It’s generally believed that games have a formative influence on children’s upbringing. They probably do, though I suspect the influence games exert is mainly indirect.
Thus I don’t think that a boy playing rugby at school will necessarily grow up throwing flying tackles in Piccadilly. But he may learn to grin and bear it when things are tough, depend on others and let them depend on him, play fairly by the rules whatever the situation, not shy away from a challenge and so forth.
This is perhaps what the Duke of Wellington meant when revisiting his alma mater Eton towards the end of his life. Pointing at a playing field, the Duke is reported to have exclaimed, “It is here that the battle of Waterloo was won!”
When queried on this later, Wellington repudiated his own maxim: “The battle of Waterloo, Sir,” he said, “was won by the scum of the earth!” Presumably his two statements referred to different groups of people, though sometimes one wonders, especially when observing our PM in action.
Be that as it may, George Orwell who, apart from writing, dedicated his life to atoning for his Etonian childhood, put his customary socialist spin on the Iron Duke’s statement: “‘Probably the battle of Waterloo was won on the playing-fields of Eton, but the opening battles of all subsequent wars have been lost there.”
Without disputing this statement, or indeed trying to understand it, let’s just say that one way or the other both men clearly believed that games are valuable educational tools.
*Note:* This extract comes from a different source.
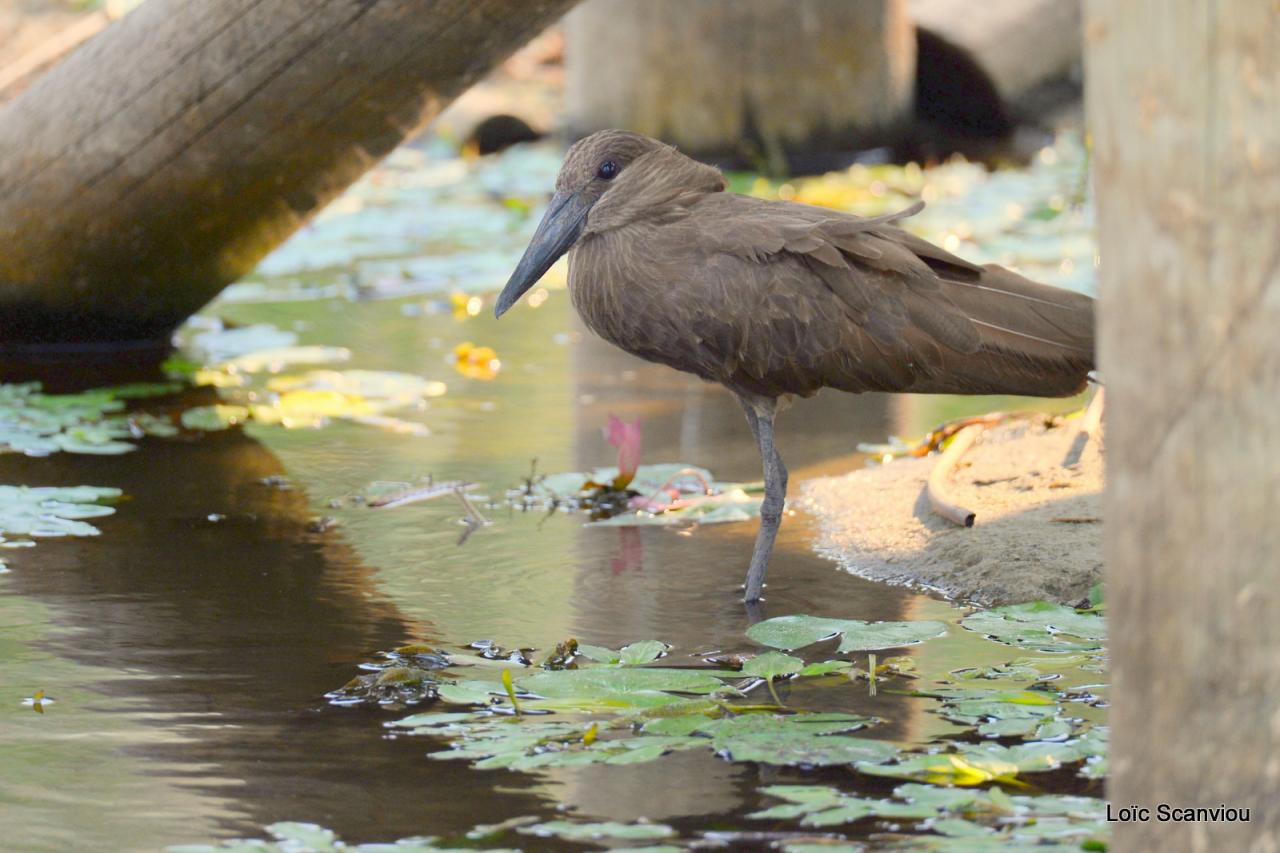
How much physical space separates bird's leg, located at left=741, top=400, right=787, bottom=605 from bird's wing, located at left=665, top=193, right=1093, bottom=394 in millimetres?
221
Hence it’s interesting if futile to imagine what they’d make of Britain’s top-selling video game Grand Theft Auto.
What brought the game to my attention was a complaint by a friend who’s blessed (or, depending on your point of view, cursed) with having a small son. Since these days little tots can’t survive without computer games in general, and Grand Theft Auto in particular, she felt compelled to buy a version of the game.
One fine evening, however, she peeked over her son’s shoulder and immediately confiscated the DVD. This of course may be regarded as child abuse in some quarters, and my friend is lucky that her son seems to be too young to contact the authorities. Anyway, I decided to have a look.
The game unfolds in three cities, Liberty City, Vice City and San Andreas, transparent aliases for New York, Miami and Los Angeles. Even though the game was put together mainly by British designers, the US flavour, apart from being essential to sales ($30 million so far), is usually seen as aspirational in Britain.
So what should the little ones aspire to? The principal character of the game either steals or, more typically, carjacks a vehicle.
In the latter case, the original owner is either shot point-blank with a sawn-off shotgun or else thrown out of the car once our hero has cranked it up to a speed guaranteed to cause serious injury, possibly death.
He then goes on a high-speed slalom compared to which the celebrated car-chase scene from The French Connection looks like an old woman driving her Morris Minor to a supermarket.
In the process the carjacker kills uncountable pedestrians, knocks babies’ prams up in the air, bounces off trees, pylons, other cars, ambulances and groups of schoolchildren.
Since such fun can’t be had in silence, he tunes the car radio to his favourite station, featuring mainly rap or some such. The words of his chosen masterpieces are hard to make out, except in one song, where the same line is repeated ad nauseam: “What the f*** is the problem?”
The question sounds rhetorical: the problem self-evidently is the stupefying tune that has none of the lyrics’ subtlety and aesthetic refinement. It’s good to see that music, or what passes for it nowadays, isn’t impervious to progress.
Moving right along, our hero’s rather eccentric driving (at times animated by the alcohol he consumes with relish) draws the attention of police, who give chase.
Undaunted, the children’s role model drives some cop cars off the road, where they explode with a satisfying bang, and fires his shotgun at others. His sawn-off doesn’t seem to need reloading, but this is a game after all – some poetic licence is to be expected.
In one instance the role model shakes his pursuers, stops by a phone booth and calls the police, reporting a fictitious crime and giving his address. When a police car arrives, he shoots the officers, hops into their car, turns the siren on and resumes the fun, with more pedestrians and pieces thereof hit 20 feet up in the air.
What I find especially attractive is the absence of any obvious pecuniary motive. By the end of the spin, the car is in no fit state to be sold for anything other than scrap. But our hero doesn’t care: no heartless materialist, he.
His payoff isn’t fiscal but amorous: he picks up a prostitute and consummates his pent-up passion in a refreshingly graphic way. One sequence features full-frontal male nudity; in another our hero saves himself some cash by killing the prostitute afterwards, as one does. Now I’ve heard of post-coital aggression, but this seems to be a bit excessive.
And so on. Grand Theft Auto continues its upward march through, and beyond, all the sales charts. This in spite of numerous lawsuits filed against the game in all sorts of countries – and variously imaginative crimes believed to have been inspired by Grand Theft Auto.
As I said before, I’m not sure if games or TV programmes can have such a direct effect. But even if Grand Theft Auto only has an indirect one, lock up your children, tell them to play hide and seek instead – and keep your fingers crossed that the social doesn’t hear about this.